▶ **Action item**:
Rewrite every caption in the records below, changing each "Invitations" to "Cards" and keeping everything else the same. Omit the pictures and give only the caption text.

Brief descriptive captions:
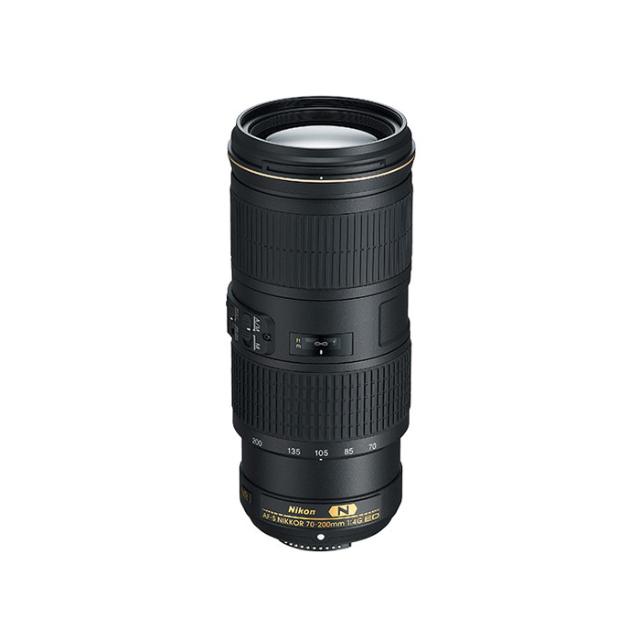 NIKON AF-S 70-200MM F/4,0 ED IF VR Ø67 //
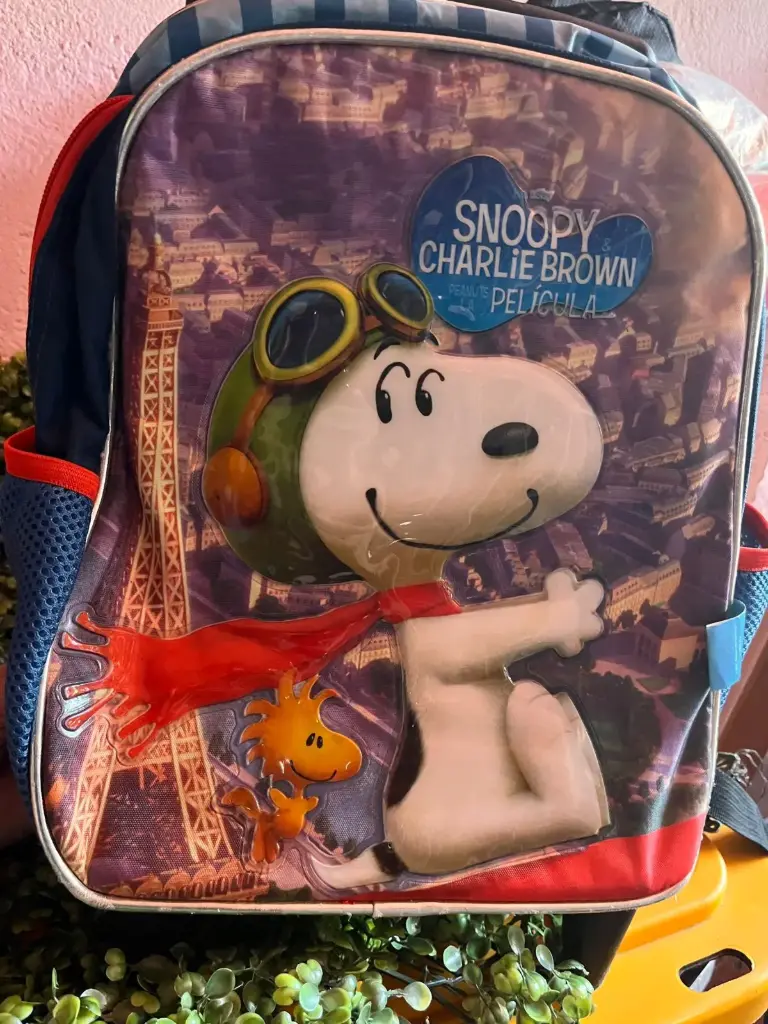 MOCHILA DE NIÑO PROMOCION 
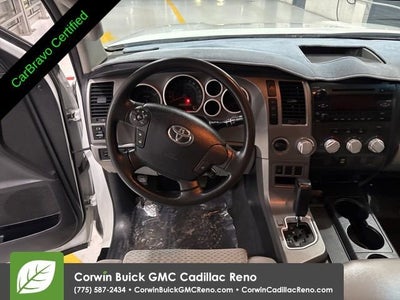 2013 Toyota Tundra Grade 4.6L V8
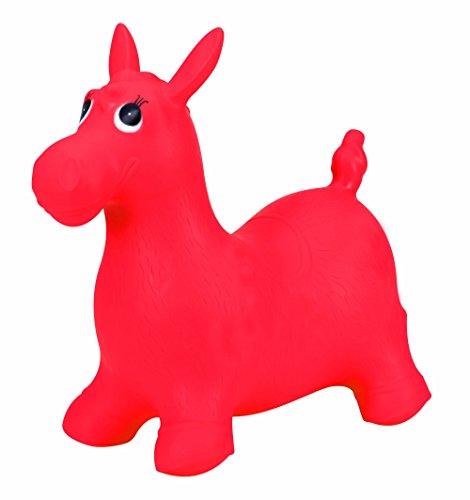 John 59026 - Caballo hinchable para saltar (surtido: colores aleatorios) John 59026 - Caballo hinchable para saltar (surtido: colores aleatorios)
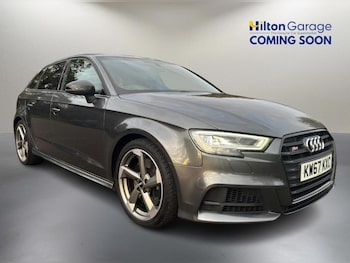 Used Audi S3 2018 for sale - 76633118: Photo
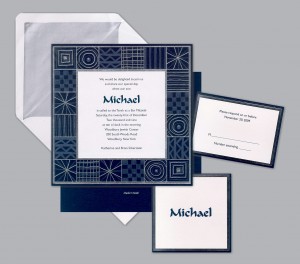 Invitations 4 Less ModernArt Invitations 4 Less ModernArt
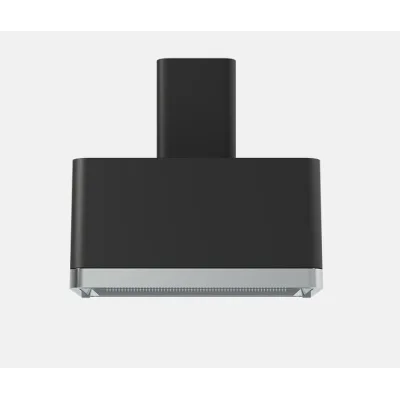 Ilve Cappa aspirante da parete APM Panoramagic APM90-MK finitura nero opaco da 91.1 cm - IN PROMOZIONE FINO AL 6/07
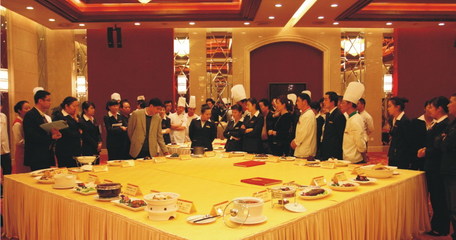 杭州花中城餐飲食品集團(tuán) 卓越餐飲企業(yè)管理之道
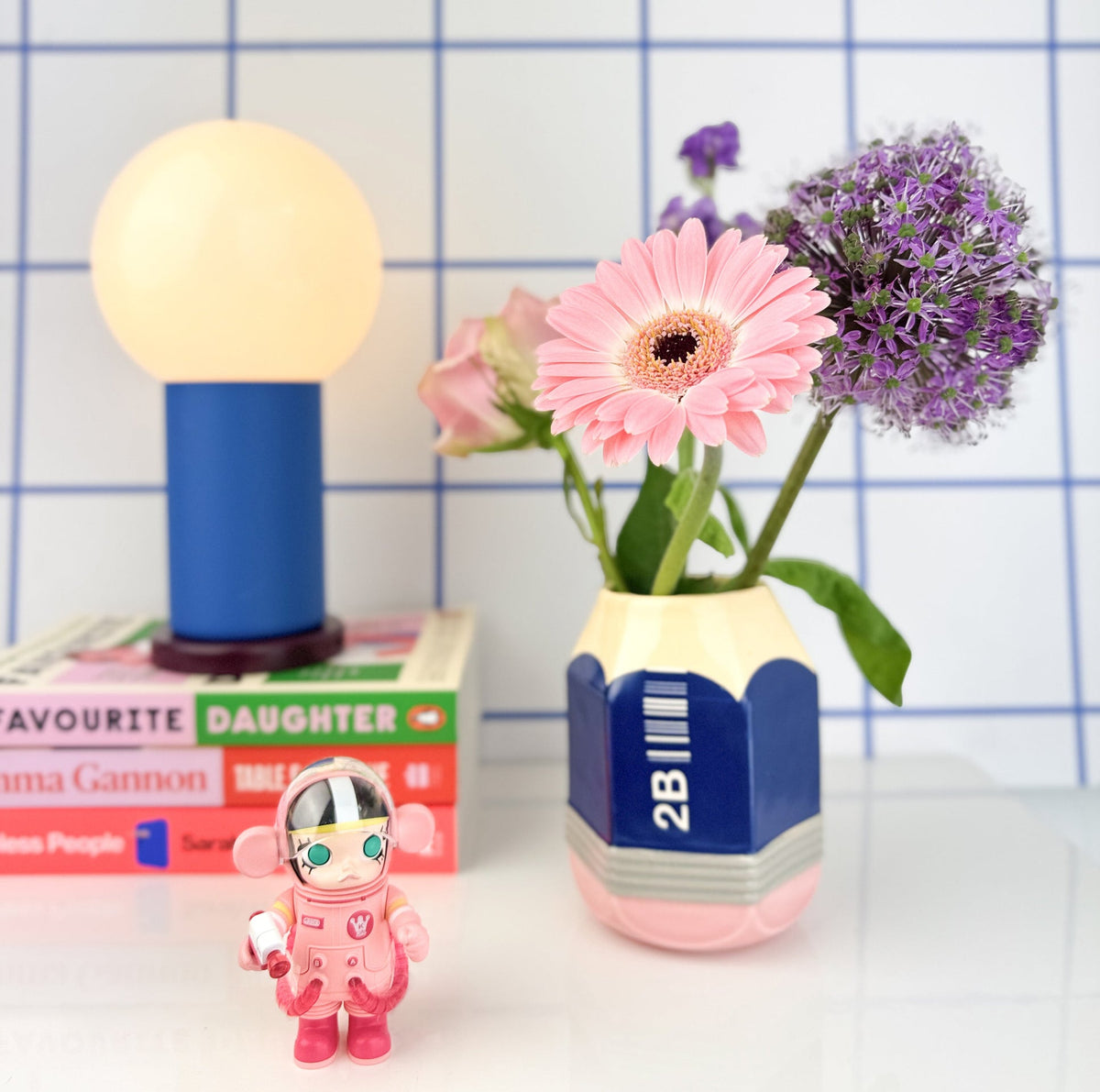 Pot à Crayons – Bitten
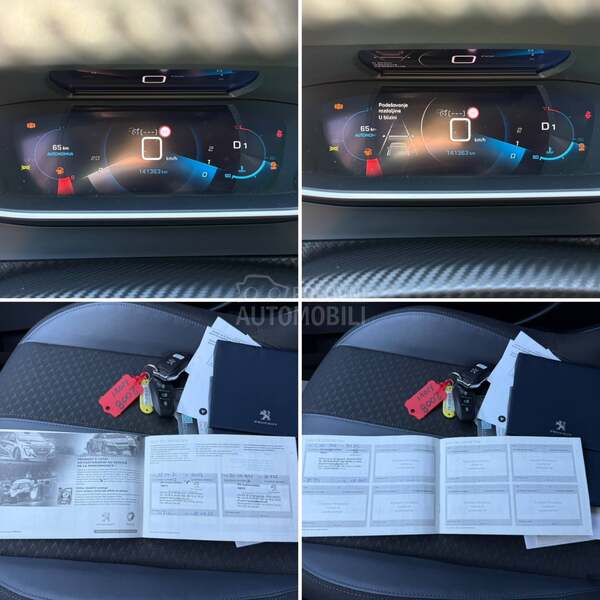 Peugeot 2008 1.5 HDI ALLURE PLUS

▶ **Task solution**:
 NIKON AF-S 70-200MM F/4,0 ED IF VR Ø67 //
 MOCHILA DE NIÑO PROMOCION 
 2013 Toyota Tundra Grade 4.6L V8
 John 59026 - Caballo hinchable para saltar (surtido: colores aleatorios) John 59026 - Caballo hinchable para saltar (surtido: colores aleatorios)
 Used Audi S3 2018 for sale - 76633118: Photo
 Cards 4 Less ModernArt Cards 4 Less ModernArt
 Ilve Cappa aspirante da parete APM Panoramagic APM90-MK finitura nero opaco da 91.1 cm - IN PROMOZIONE FINO AL 6/07
 杭州花中城餐飲食品集團(tuán) 卓越餐飲企業(yè)管理之道
 Pot à Crayons – Bitten
 Peugeot 2008 1.5 HDI ALLURE PLUS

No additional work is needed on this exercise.